• [What you are asked to do]
The entire listing is to be repeated verbatim.
☆ ☆ ☆ ☆ ☆
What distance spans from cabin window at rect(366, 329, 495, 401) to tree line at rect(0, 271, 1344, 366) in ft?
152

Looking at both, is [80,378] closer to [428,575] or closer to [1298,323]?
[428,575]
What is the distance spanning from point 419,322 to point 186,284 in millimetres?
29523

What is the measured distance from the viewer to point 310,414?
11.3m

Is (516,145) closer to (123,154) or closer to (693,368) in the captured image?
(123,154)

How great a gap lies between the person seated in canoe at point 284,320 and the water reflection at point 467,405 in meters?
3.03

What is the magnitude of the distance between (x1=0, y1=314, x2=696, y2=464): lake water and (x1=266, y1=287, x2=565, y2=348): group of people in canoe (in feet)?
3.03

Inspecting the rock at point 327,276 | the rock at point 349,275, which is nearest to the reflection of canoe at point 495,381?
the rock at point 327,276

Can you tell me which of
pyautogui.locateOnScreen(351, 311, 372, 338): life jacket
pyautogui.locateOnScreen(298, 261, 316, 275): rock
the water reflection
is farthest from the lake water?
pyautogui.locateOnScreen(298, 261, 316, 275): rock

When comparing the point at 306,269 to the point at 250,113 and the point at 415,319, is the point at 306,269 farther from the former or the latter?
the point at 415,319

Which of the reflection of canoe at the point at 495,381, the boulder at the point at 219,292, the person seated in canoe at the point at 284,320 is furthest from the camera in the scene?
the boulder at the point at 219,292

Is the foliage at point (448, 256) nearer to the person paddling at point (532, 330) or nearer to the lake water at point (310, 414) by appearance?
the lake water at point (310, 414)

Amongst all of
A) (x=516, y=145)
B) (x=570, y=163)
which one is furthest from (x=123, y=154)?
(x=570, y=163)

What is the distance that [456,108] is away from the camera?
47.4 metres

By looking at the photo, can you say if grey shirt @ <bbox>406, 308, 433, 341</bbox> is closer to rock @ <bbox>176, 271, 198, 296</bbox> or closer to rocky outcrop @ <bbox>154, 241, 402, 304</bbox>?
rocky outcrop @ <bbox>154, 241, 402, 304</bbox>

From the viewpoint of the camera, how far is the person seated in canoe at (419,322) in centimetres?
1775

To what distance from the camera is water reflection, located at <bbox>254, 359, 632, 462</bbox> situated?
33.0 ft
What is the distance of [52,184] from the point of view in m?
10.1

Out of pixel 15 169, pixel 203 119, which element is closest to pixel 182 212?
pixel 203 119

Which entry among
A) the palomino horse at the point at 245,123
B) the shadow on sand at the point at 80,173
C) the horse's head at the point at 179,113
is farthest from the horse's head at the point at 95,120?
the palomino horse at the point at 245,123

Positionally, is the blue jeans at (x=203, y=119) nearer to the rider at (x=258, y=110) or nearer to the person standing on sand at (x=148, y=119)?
☆ ☆ ☆ ☆ ☆
• [Completed exercise]
What distance spans from cabin window at rect(366, 329, 495, 401) to tree line at rect(0, 271, 1344, 366) in ft?
152

Looking at both, is [80,378] closer to [428,575] or closer to [1298,323]?
[428,575]
What is the distance spanning from point 419,322 to point 186,284 in millimetres?
29523

What is the measured distance from the viewer to point 310,414?
11.3m

Is (516,145) closer to (123,154) or closer to (693,368) in the captured image?
(123,154)

How great a gap lies between the person seated in canoe at point 284,320 and the water reflection at point 467,405 in meters?
3.03

What is the magnitude of the distance between (x1=0, y1=314, x2=696, y2=464): lake water and (x1=266, y1=287, x2=565, y2=348): group of people in canoe (in feet)?
3.03

Inspecting the rock at point 327,276 | the rock at point 349,275, which is nearest to the reflection of canoe at point 495,381?
the rock at point 327,276

Can you tell me which of
pyautogui.locateOnScreen(351, 311, 372, 338): life jacket
pyautogui.locateOnScreen(298, 261, 316, 275): rock
the water reflection
is farthest from the lake water?
pyautogui.locateOnScreen(298, 261, 316, 275): rock

When comparing the point at 306,269 to the point at 250,113 and the point at 415,319, is the point at 306,269 farther from the former or the latter?
the point at 415,319

Which of the reflection of canoe at the point at 495,381, the boulder at the point at 219,292, the person seated in canoe at the point at 284,320 is furthest from the camera in the scene?
the boulder at the point at 219,292

Is the foliage at point (448, 256) nearer to the person paddling at point (532, 330) or nearer to the lake water at point (310, 414) by appearance?
the lake water at point (310, 414)

Amongst all of
A) (x=516, y=145)
B) (x=570, y=163)
which one is furthest from (x=123, y=154)?
(x=570, y=163)

What is the distance that [456,108] is away from the camera?
47.4 metres

By looking at the photo, can you say if grey shirt @ <bbox>406, 308, 433, 341</bbox> is closer to rock @ <bbox>176, 271, 198, 296</bbox> or closer to rocky outcrop @ <bbox>154, 241, 402, 304</bbox>?
rocky outcrop @ <bbox>154, 241, 402, 304</bbox>

From the viewpoint of the camera, how far is the person seated in canoe at (419,322) in centimetres?
1775

To what distance from the camera is water reflection, located at <bbox>254, 359, 632, 462</bbox> situated?
33.0 ft
What is the distance of [52,184] from the point of view in m?
10.1

Out of pixel 15 169, pixel 203 119, which element is closest to pixel 182 212?
pixel 203 119

Which entry among
A) the palomino horse at the point at 245,123
B) the shadow on sand at the point at 80,173
C) the horse's head at the point at 179,113
is farthest from the horse's head at the point at 95,120?
the palomino horse at the point at 245,123

Positionally, is the blue jeans at (x=203, y=119) nearer to the rider at (x=258, y=110) or nearer to the person standing on sand at (x=148, y=119)?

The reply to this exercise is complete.